■ Extract to read:
□ □ □ □

# Calamari ripiene e fornato Calamari stuffed & oven baked



## moikel (Oct 3, 2011)

If theres interest  I  will post this recipe.Normally I  would bake them in the oven in a tomato/fish stock sauce,but I figure I can put them in the MES. I stuff them with rice fried with chorizo,green onions,garlic,saffron,chilli ,red pepper,parsley.Put the tentacles back in toothpick them together then a slow bake. I  havent seen much calamari on the forum it might not be of interest. 

Theres a Vietnamese version that uses chicken mince lemon grass,mint etc but I  prefer the Italian style.


----------



## teeznuts (Oct 4, 2011)

I love calamari! howbout some pics of it too?


----------



## africanmeat (Oct 4, 2011)

OK i will be waiting


----------



## moikel (Oct 4, 2011)

Give me a couple of days.Im on it but I need to get the right type of calamari from fish market. As usual the label nazi's have got new names for it all not sure how it compares with Northern Hemisphere varieties. I will cook it with Qview. The calamari is best if its about 3 per kg.The big guys,Goulds Squid,Arrow Squid are better for ragu's or poached then served as a salad.

I have couple of octopus dish,s Im pretty proud of too. Slow cooked stuff,red wine,black olives,bay leaf, or as a Greek stifado with whole shallots,lemon ,white wine ,fennel tops. 

Let me know if that sort of stuff interests you.


----------



## moikel (Oct 4, 2011)

OK got these guys 6 per kg. Put a tray of tomato's in MES for 3 hrs at 80c over maple. Sprinkled them with salt,brown sugar,gbp. They will be my sauce base.Onion red wine vinegar,oregano,fish stock.


----------



## moikel (Oct 4, 2011)

This little guy a welcome guest The big guy no, pain in the.. back to squid cleaning


----------



## moikel (Oct 4, 2011)

OK I had to vary things a bit. These squid a bit small for rice based stuffing so went with breadcrumbs. Fry 1xgreen onion,1/2 red pepper,1/2 yellow pepper,2x cloves garlic,2/3 chorizo (spanish not mexican) in olive oil,then add chopped parsley grated zest of 1 lemon,gbp.Then add  breadcrumbs combine add more oil if needed. I eye balled all this so theres no measurements.


----------



## moikel (Oct 4, 2011)

Squid cleaning 101. Lay flat,grab behind eyeballs pull gently in one motion most of insides should come as well.Remove "quill" hard clear plastic looking bit,rinse well.Cut off just below eyes,remove beak from centre off tentacles.Cut off bit of squid hood at open end its way tough ,about 1/2 inch.Put some coarse salt on your hands & pull off 2 fins at pointy end that are shaped like an arrow head.KEEP. Rub off fine coloured skin. Stuff mix into hoods push it all the way to end dont over fill.Toothpick tentacles back in open end close off as best you can.

□ □ □ □

■ Data provided:
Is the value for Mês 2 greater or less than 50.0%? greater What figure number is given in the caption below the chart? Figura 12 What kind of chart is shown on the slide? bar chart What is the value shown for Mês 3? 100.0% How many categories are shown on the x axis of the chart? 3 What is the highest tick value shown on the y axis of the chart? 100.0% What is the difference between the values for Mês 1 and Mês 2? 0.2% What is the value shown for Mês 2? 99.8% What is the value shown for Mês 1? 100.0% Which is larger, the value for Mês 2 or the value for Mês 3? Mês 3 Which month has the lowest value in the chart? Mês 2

□ □ □ □

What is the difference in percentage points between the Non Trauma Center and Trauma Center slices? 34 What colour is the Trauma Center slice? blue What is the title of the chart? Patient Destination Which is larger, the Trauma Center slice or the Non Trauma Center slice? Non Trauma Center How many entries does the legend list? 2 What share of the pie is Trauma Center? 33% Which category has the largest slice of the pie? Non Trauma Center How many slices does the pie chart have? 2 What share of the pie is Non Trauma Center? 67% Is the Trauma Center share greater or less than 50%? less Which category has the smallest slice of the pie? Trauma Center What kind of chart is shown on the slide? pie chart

□ □ □ □

■ Instructions:
**a)** In the calamari thread, list the ingredients fried in olive oil for the breadcrumb stuffing, with the amount given for each.
**b)** Go on with the calamari thread from the point where it stops.

■ Expected outputs:
**a)**
- Green onion: 1
- Red pepper: 1/2
- Yellow pepper: 1/2
- Garlic: 2 cloves
- Chorizo (Spanish, not Mexican): 2/3

**b)**
----------



## moikel (Oct 4, 2011)

I will make sauce later,I wont post photos of that stage.I will use smoked tomato ,onion,garlic,wine vinegar,oregano,chilli.fish stock,put the saves squid fins in for flavour. Then add to tray to 1/2 up squid ,bake for an hour or so. 

All these critters(squid ,octopus,cuttlefish) have 2 cooking methods. Fast & furious, wokfry,deepfry, charcoal grill or low & slow,ragu,poach,bake. Theres no middle. They toughen up & go rubbery if you dont listen to that message.

Here a lot of our octopus is tenderised by throwing it in cement mixers with a couple of shovels of stones. No joke. Bits the hell out of pounding it on it on the rocks at the beach for 20 minutes.


----------



## teeznuts (Oct 4, 2011)

Wow! That's pretty hi speed. I love fried squid and tentacles.


----------



## moikel (Oct 5, 2011)

OK finished . Baked them for an hour.Turned out really special. You could play with the mix, pancetta instead of chorizo,rice instead of breadcrumbs but you get the vibe.
	

		
			
		

		
	






	

		
			
		

		
	
Putting squid offcuts into sauce  was a good idea.Sauce had a lot of depth. 2 squid was a meal.


----------



## moikel (Oct 5, 2011)

I could have put these in MES at 140c for 2hours but chose oven at 180c for an hour.I was hungry! Smoked tomato gave it a lovely sweetness, splash of red wine vinegar balanced it. Yes they look a bit unusual but they were soft & the combination of chorizo,peppers & smokey tomato etc was just spot on the the money.

Theres no reason to stick to the mix if you have a better idea.The starch could be rice or cous cous. Its about the contrast between the squid & filling. If you are using bigger squid you should make sure the sauce come up 1/2 way the side.It helps the mix set.

The Vietnamese version uses minced pork,garlic,lemon grass,ginger cilantro,chilli,green onion.Baked in a light broth,young coconut juice ,lime,chicken stock.

Hope you liked it ,I havent cooked it for years it was a great plate of food.


----------



## africanmeat (Oct 5, 2011)

O M G it looks amazing .i love the idea of the smoke tomato thanks for this one.


----------



## SmokinAl (Oct 5, 2011)

Looks delicious. I've never had whole squid before.


----------



## moikel (Oct 5, 2011)

You can play with the mix .It can be seafood based if that suits,rice instead of breadcrumbs etc. We get a lot of squid already processed & frozen from Asia just as the hoods. As long as you slow bake them they turn out fine. Fresh is obviously better but theres lots of places that serve you stuff that comes deepfrozen ,cut into rings,& crumbed or more reecently done as salt/pepper cantonese style. All goes straight into the deep fryer!


----------



## Bearcarver (Oct 6, 2011)

Awesome Thread---Great tutorial !!!

Thanks for the heads up on this one---Would never want to miss one this good!!!!

Nice BearViews Too!!!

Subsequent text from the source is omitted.